Hello,
I haven't played with slurm in k8s but I did attend this talk :
https://fosdem.org/2024/schedule/event/fosdem-2024-2590-kubernetes-and-hpc-bare-metal-bros/
Which shows at least someone was able to do so and maybe it'll be worth
to talk to her about it. I wanted to ask her for the code to reproduce
her experiment but I don't have the time yet to do so.
Regards,
Sylvain Maret
On 13/03/2024 11:04, Nicolas Greneche via slurm-users wrote:
CAUTION : External Sender. Please do not click on links or open
attachments from senders you do not trust.
Hi Alan,
Your topic is indeed my PhD thesis (defended late november). It consists
in building autoscaling HPC infrastructure in the cloud (in a compute
node provisioning point of view). In this work I show that kubernetes
default controllers are not well designed for autoscaling containerized
HPC clusters [1] and I wrote a super basic K8s controller for OAR [2]

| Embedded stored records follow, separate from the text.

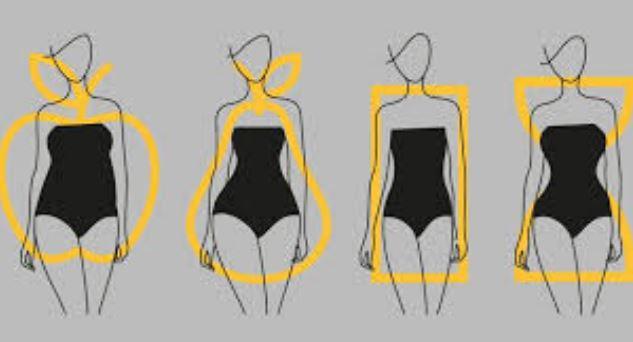 Vücut Tipleri Nelerdir? Vücut Tipine Göre Öneriler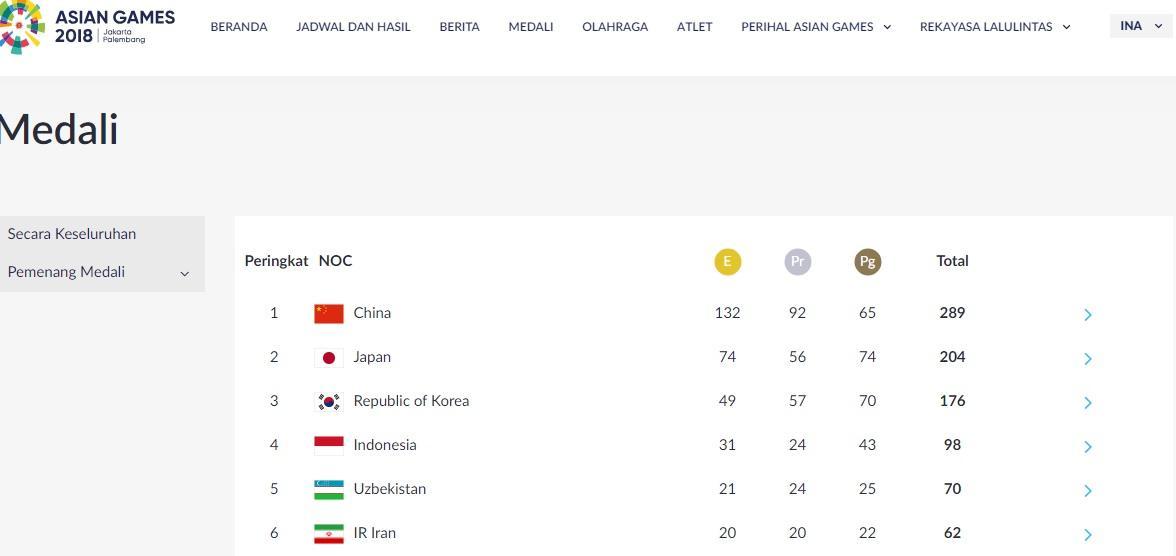 Tiongkok Resmi Juara, Indonesia Finis Keempat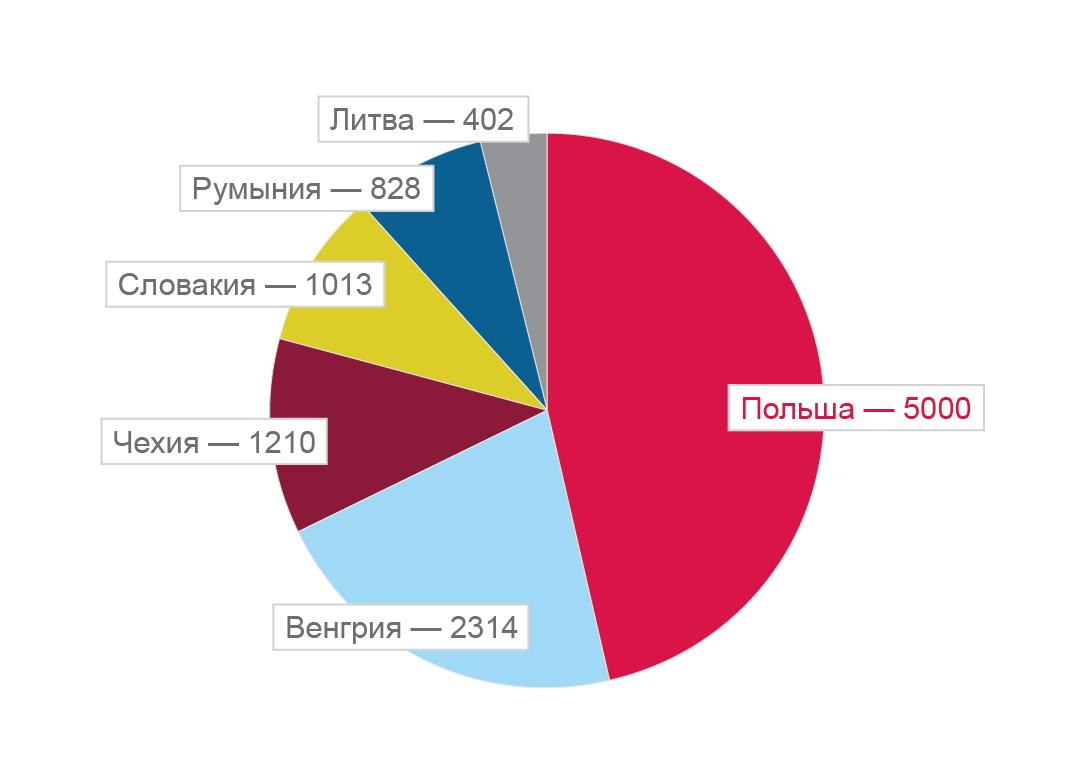 Клиенты TimoCom в Восточной Европе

(another scheduler developped at INRIA). This controller deserves a
rewrite, it's only a proof of concept ^^.
My guess is that you have nesting issues with cgroup/v2 inside your
containerized compute node (those that runs slurmd) ? If it's the case
may be you can use katacontainers [3] instead of CRI-O as a container
engine [4] (I made it in 2021). The main asset of katacontainers is that
it can use KVM.
The consequence is that your CPU is a "real" vcpus and not a quota
enforced by cgroups. I noticed that with kata, my slurmd containers had
a cpuinfos / nproc that reflected the limits enforced in my K8s
manifest. I didn't went deep with kata because I focused on "controller"

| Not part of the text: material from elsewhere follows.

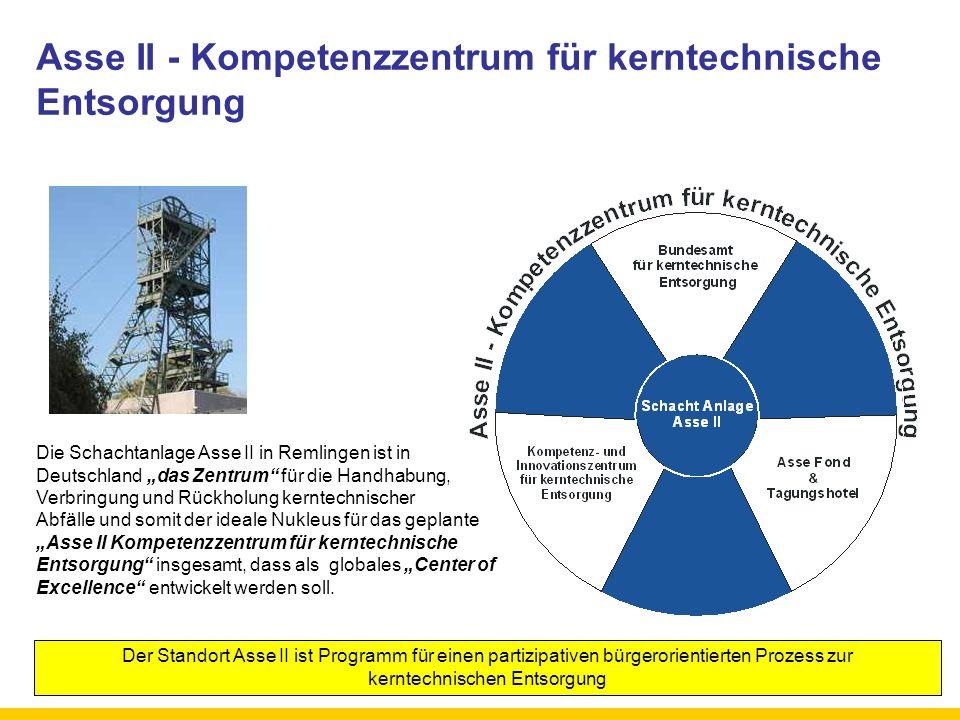 Asse II - Kompetenzzentrum für kerntechnische Entsorgung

aspect of things. But using KVM may hide the nesting of cgroups to
slurmd ?
I hope this help !
Kind regards,
[1] A methodology to scale containerized HPC infrastructures in the
Cloud Nicolas Greneche, Christophe Cérin and PTarek Menouer at
Euro-par 2022
[2] Autoscaling of Containerized HPC Clusters in the Cloud Nicolas
Greneche, Christophe Cerin at SuperCompCloud: 6th Workshop on
Interoperability of Supercomputing and Cloud Technologies (Held in
conjunction with SC'22)
[3] https://katacontainers.io
[4]
https://github.com/kata-containers/documentation/blob/master/how-to/run-kata-with-k8s.md
Le 13/03/2024 à 09:06, LEAVY Alan via slurm-users a écrit :
I’m a little late to this party but would love to establish contact with
others using slurm in Kubernetes.
I recently joined a research institute in Vienna (IIASA) and I’m getting
to grips with slurm and Kubernetes (my previous role was data
engineering / fintech). My current setup sounds like what Urban
described in this thread, back in Nov 22. It has some rough edges
though.
Right now, I’m trying to upgrade to slurm-23.11.4 in Ubuntu 23.10
containers. I’m having trouble with the cgroup/v2 plugin.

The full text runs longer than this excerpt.